**DATASET:**
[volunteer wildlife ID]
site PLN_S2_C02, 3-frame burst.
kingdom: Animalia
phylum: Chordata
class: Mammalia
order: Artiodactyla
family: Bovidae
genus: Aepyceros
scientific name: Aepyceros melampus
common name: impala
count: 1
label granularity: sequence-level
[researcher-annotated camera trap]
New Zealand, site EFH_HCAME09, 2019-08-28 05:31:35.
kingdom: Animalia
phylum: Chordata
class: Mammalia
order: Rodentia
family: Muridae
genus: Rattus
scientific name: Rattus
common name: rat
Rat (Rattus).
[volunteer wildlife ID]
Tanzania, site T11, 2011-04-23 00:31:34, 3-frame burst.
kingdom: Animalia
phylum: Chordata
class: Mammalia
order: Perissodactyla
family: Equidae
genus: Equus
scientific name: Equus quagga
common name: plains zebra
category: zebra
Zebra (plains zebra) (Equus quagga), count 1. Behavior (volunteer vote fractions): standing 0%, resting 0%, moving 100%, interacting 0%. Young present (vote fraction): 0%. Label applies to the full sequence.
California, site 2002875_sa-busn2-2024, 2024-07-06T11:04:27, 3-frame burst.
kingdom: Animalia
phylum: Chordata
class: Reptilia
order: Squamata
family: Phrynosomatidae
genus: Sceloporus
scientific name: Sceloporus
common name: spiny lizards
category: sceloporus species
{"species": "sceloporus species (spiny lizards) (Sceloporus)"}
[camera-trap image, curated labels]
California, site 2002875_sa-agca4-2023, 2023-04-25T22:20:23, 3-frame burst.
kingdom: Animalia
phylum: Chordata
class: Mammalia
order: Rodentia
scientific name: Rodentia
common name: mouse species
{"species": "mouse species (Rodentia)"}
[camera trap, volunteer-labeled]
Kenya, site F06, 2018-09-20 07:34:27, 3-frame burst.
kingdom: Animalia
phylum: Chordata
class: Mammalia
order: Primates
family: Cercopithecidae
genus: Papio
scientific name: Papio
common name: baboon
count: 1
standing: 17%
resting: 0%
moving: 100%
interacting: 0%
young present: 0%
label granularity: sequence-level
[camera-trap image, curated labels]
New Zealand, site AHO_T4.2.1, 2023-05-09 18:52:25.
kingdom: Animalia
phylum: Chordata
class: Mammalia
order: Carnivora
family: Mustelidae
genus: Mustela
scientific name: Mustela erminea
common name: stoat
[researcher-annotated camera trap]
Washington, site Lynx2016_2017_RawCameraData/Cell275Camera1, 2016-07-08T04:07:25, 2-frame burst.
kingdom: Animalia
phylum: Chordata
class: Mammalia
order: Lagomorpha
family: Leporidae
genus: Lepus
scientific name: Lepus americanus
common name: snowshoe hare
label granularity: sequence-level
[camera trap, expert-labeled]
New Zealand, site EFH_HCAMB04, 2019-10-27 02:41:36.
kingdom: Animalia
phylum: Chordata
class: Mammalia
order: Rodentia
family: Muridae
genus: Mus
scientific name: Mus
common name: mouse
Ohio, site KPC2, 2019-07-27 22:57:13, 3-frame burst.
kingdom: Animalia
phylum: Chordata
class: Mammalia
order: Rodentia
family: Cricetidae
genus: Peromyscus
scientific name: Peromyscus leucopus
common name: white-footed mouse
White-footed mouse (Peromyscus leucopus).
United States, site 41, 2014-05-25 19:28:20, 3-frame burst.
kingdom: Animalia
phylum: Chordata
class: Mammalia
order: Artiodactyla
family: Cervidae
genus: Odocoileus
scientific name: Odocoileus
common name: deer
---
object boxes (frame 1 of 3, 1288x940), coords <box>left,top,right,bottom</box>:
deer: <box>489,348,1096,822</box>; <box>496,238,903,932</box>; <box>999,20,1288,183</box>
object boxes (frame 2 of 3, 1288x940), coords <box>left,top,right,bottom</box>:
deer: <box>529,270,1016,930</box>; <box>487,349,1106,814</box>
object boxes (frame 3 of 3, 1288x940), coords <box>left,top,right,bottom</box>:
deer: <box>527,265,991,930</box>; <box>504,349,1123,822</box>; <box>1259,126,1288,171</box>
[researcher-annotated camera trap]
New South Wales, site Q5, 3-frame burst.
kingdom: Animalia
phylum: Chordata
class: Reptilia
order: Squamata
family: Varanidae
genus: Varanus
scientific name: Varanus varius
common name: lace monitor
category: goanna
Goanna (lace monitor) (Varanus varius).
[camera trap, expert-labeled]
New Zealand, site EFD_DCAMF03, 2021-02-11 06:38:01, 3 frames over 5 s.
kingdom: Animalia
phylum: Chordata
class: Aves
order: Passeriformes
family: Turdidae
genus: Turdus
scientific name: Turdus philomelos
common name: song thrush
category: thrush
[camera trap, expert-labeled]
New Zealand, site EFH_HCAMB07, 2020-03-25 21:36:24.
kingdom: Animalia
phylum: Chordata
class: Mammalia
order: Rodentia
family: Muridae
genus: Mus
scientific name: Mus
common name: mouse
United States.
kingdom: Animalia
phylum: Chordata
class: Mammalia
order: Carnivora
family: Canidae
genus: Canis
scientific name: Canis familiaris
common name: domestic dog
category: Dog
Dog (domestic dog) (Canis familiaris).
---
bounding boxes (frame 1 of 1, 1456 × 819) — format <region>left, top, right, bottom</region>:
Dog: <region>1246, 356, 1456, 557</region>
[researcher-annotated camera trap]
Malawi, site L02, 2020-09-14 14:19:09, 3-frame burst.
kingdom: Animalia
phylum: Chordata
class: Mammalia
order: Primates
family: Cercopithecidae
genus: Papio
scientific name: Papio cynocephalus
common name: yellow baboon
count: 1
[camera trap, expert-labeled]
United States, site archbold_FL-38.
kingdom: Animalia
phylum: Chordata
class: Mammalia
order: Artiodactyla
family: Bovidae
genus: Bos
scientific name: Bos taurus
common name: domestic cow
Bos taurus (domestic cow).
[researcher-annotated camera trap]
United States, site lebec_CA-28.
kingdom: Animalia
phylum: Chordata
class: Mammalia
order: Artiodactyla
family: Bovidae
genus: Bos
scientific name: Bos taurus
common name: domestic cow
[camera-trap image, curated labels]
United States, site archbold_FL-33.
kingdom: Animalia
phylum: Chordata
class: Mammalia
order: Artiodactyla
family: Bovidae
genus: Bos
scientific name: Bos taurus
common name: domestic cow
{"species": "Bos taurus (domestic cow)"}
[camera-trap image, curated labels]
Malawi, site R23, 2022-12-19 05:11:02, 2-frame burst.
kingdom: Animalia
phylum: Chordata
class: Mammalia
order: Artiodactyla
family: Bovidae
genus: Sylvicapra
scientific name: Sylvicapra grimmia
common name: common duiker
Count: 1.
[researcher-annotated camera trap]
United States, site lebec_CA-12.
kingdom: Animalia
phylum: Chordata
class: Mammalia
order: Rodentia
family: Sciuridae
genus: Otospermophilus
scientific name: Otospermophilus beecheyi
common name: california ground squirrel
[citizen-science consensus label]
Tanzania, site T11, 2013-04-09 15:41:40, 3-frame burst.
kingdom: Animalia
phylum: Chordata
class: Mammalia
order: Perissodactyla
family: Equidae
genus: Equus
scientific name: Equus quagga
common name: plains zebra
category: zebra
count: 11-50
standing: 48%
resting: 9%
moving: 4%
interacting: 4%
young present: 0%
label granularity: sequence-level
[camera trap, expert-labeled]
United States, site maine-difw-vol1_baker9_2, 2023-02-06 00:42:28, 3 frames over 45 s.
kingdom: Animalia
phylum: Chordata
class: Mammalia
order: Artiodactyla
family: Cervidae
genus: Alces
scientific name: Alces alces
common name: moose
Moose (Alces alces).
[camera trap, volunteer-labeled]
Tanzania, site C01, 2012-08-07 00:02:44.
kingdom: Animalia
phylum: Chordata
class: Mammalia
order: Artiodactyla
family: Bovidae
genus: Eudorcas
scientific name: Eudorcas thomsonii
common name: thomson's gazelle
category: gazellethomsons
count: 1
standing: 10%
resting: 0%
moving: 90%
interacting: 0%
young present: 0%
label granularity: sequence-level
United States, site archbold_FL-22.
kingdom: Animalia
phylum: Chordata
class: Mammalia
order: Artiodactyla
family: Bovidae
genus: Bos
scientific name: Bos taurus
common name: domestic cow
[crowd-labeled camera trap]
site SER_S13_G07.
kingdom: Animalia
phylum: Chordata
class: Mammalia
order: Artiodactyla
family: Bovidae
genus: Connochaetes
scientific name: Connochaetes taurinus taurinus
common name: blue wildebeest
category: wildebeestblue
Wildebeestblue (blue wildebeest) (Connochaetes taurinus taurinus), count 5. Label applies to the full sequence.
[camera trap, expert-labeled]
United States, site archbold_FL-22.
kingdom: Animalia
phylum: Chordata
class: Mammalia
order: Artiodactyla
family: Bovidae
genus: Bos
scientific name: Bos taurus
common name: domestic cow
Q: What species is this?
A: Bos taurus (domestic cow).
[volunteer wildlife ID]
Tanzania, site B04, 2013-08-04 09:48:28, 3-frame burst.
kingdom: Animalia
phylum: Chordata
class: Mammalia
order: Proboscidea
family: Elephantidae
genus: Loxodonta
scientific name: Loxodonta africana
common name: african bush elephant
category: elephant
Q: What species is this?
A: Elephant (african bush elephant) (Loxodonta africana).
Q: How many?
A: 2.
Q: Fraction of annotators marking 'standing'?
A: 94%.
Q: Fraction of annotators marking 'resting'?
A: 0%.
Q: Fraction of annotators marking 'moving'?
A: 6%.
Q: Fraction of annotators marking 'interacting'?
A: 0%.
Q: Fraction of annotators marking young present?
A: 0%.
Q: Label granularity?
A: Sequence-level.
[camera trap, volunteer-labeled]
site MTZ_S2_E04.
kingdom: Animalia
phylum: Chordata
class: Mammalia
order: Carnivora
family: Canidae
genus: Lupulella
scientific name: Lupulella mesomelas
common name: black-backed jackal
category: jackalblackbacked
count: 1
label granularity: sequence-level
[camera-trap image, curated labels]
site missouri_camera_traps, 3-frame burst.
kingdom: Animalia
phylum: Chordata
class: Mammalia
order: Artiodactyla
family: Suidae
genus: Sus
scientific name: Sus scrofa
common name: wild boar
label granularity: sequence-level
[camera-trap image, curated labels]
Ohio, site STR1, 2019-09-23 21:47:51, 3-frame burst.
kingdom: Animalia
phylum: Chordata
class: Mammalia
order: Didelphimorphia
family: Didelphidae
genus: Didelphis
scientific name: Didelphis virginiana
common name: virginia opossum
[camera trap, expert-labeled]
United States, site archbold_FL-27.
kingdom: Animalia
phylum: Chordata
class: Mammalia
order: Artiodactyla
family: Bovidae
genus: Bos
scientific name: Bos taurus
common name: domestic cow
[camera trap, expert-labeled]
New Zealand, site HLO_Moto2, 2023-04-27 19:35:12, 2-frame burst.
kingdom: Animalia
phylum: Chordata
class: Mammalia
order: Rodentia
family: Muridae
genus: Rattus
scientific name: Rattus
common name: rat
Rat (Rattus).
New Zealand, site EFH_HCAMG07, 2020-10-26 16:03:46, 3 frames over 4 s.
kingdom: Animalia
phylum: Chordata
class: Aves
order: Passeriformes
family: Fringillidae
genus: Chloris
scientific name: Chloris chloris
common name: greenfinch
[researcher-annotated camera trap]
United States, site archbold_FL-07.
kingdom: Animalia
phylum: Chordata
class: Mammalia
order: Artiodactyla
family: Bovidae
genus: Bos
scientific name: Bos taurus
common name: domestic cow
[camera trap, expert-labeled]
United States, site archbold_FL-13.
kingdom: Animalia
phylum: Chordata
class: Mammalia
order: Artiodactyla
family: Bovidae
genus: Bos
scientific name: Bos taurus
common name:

**EXERCISE DIRECTIONS:**
Nothing but the lines with "annotators" should be returned, copied from the entries above.

**WRITTEN ANSWER:**
Q: Fraction of annotators marking 'standing'?
Q: Fraction of annotators marking 'resting'?
Q: Fraction of annotators marking 'moving'?
Q: Fraction of annotators marking 'interacting'?
Q: Fraction of annotators marking young present?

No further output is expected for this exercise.